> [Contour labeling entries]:
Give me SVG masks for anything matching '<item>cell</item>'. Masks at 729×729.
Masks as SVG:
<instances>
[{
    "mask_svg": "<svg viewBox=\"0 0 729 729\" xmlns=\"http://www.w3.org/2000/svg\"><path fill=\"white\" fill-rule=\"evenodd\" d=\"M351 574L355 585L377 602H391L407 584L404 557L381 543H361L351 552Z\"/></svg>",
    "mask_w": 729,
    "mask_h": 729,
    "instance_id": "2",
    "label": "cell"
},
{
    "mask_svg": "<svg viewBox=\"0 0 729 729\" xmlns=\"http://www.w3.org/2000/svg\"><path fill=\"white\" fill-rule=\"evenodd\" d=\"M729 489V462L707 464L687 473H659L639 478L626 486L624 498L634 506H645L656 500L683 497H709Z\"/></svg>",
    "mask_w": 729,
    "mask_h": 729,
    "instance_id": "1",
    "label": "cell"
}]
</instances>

> [What you are asked to do]: Render every line of the material above as a JSON list of strings, with one string per line and blank lines omitted.

> [Answer to this task]:
[
  "Give me SVG masks for anything matching '<item>cell</item>'. Masks at 729×729.",
  "Masks as SVG:",
  "<instances>",
  "[{",
  "    \"mask_svg\": \"<svg viewBox=\\\"0 0 729 729\\\" xmlns=\\\"http://www.w3.org/2000/svg\\\"><path fill=\\\"white\\\" fill-rule=\\\"evenodd\\\" d=\\\"M351 574L355 585L377 602H391L407 584L404 557L381 543H361L351 552Z\\\"/></svg>\",",
  "    \"mask_w\": 729,",
  "    \"mask_h\": 729,",
  "    \"instance_id\": \"2\",",
  "    \"label\": \"cell\"",
  "},",
  "{",
  "    \"mask_svg\": \"<svg viewBox=\\\"0 0 729 729\\\" xmlns=\\\"http://www.w3.org/2000/svg\\\"><path fill=\\\"white\\\" fill-rule=\\\"evenodd\\\" d=\\\"M729 489V462L707 464L687 473H659L639 478L626 486L624 498L634 506H645L656 500L683 497H709Z\\\"/></svg>\",",
  "    \"mask_w\": 729,",
  "    \"mask_h\": 729,",
  "    \"instance_id\": \"1\",",
  "    \"label\": \"cell\"",
  "}]",
  "</instances>"
]